Getting the address of someone who is experiencing homelessness​

Some users may be un-homed. Getting the address of a user who does not have a traditional home can be tricky. Consider fallback solutions that gracefully handle situations where an individual:

  • lacks a permanent address
  • is "couch surfing" or staying with a friend
  • living in a homeless shelter
  • is sleeping outside
  • is otherwise experiencing homelessness

Note that many unhoused people do have a place that they receive mail. It might be:

  • a friend or family member
  • a local homeless shelter
  • a PO Box or non-traditional box (such as at Mailboxes, Etc.)
  • general delivery at the local post office

For people with these common solutions, the traditional address question above may be sufficient.

Determine the purpose of collecting the address​

When designing your address question, it is important to know whether the address is being collected to provide a place to send official correspondence or to determine eligibility or venue.

For eligibility and venue, knowing the city and state is usually enough. People without a traditional home still stay in a city and state. Note: someone who is unhoused may be more likely to use a mailing address that is not in the same venue as their physical location.

There may be special circumstances where more information is required for determining venue or eligibility. For example, Dana Chisnell of the United States Digital Service Agency reports that they allow people without a traditional address to mark a map indicating the intersection where they can normally be found.
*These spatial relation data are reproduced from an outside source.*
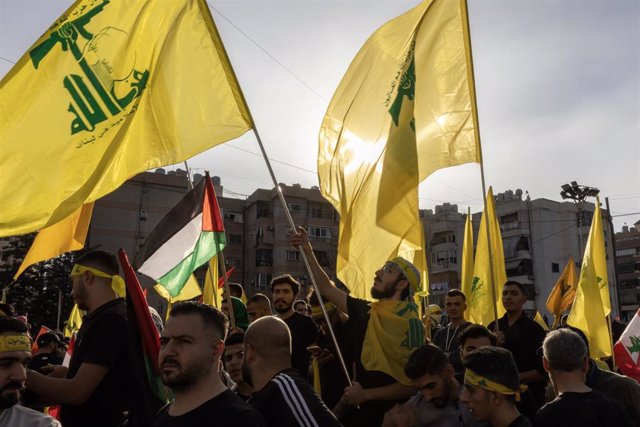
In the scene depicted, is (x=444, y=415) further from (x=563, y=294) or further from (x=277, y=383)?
(x=563, y=294)

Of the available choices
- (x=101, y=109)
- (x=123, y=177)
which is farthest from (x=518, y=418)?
(x=101, y=109)

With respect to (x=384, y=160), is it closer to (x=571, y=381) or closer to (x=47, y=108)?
(x=571, y=381)

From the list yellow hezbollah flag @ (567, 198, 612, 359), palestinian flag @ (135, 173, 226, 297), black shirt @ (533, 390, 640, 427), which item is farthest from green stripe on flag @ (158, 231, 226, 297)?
yellow hezbollah flag @ (567, 198, 612, 359)

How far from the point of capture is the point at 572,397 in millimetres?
3979

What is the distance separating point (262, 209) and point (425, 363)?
57712mm

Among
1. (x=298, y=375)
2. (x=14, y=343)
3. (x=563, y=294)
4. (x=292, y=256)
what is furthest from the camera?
(x=292, y=256)

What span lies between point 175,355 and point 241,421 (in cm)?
53

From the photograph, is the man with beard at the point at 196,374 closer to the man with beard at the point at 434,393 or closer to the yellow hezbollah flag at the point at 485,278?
the man with beard at the point at 434,393

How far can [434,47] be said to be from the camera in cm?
627

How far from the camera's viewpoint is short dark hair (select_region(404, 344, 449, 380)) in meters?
4.33

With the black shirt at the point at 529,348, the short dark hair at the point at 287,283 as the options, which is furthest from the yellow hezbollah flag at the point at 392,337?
the black shirt at the point at 529,348

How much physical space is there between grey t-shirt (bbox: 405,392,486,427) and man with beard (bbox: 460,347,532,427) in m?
0.36

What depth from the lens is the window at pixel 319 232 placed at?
198 feet

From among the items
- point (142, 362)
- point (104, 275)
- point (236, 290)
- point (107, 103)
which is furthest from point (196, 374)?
point (236, 290)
If the address is being used for official correspondence, decide how to handle the fact that some users just will not have a traditional address to receive correspondence.

Ask for a city, state, and a written explanation​

id: person's address
sets:
- person.address.address
- person.address.city
question: |
Person's Address
fields:
- code: |
person.address_fields(allow_no_address=True)

Use person.address.has_no_address as a trigger, not person.address.address​

If you need to accommodate users without a traditional address, use the variable person.address.has_no_address as a trigger in your interview order block, instead of person.address.address.

Come up with a strategy for placing the alternative address on the form​

Most forms have two lines for an address--a line for apartment, street number and street name, and a separate line for the city, state, and zip code.

If you use the 3-part input described above, you can put the explanation on line 1 and fill in the city and state as normal, leaving the zip code blank.

Make sure the user knows the character limit for this line on the form. Consider providing an addendum.

If you use the Assembly Line framework, the following methods are all "aware" of the variation on an address that handle un-homed individuals, and you do not need any special logic in the template file or attachment block:

  • address.block()
  • address_block()
  • address.on_one_line()
  • address.line_one()
  • address.line_two()

Handling international addresses​

Court forms usually require that one or both litigants in the action reside in the United States, but they may require you to provide the address of a non-party to the case. That person may not live in the same country as the jurisdiction of the form.

International addresses are complicated. Divisions like "state" may have a different name and may not be commonly used to address mail in some countries. The order of fields like postal code and apartment number may be totally different.

Ideally, your address fields should accommodate the order and presence of fields for at least the most common countries that your users will provide addresses from.

The most common field that will cause trouble is the drop-down menu for "state". You may want to replace this with a free-text field and make it optional when an international address might be provided in your interview.

Consider a fall back of a completely open text field​

The most flexible input of all for an address is a wide-open text field. This may be appropriate to show as an alternative, even if your user is able to select the country, to handle countries with address formats that you may not know in advance.

Keep in mind that this may not be a very good user experience for most users. Your default address question should be more standardized.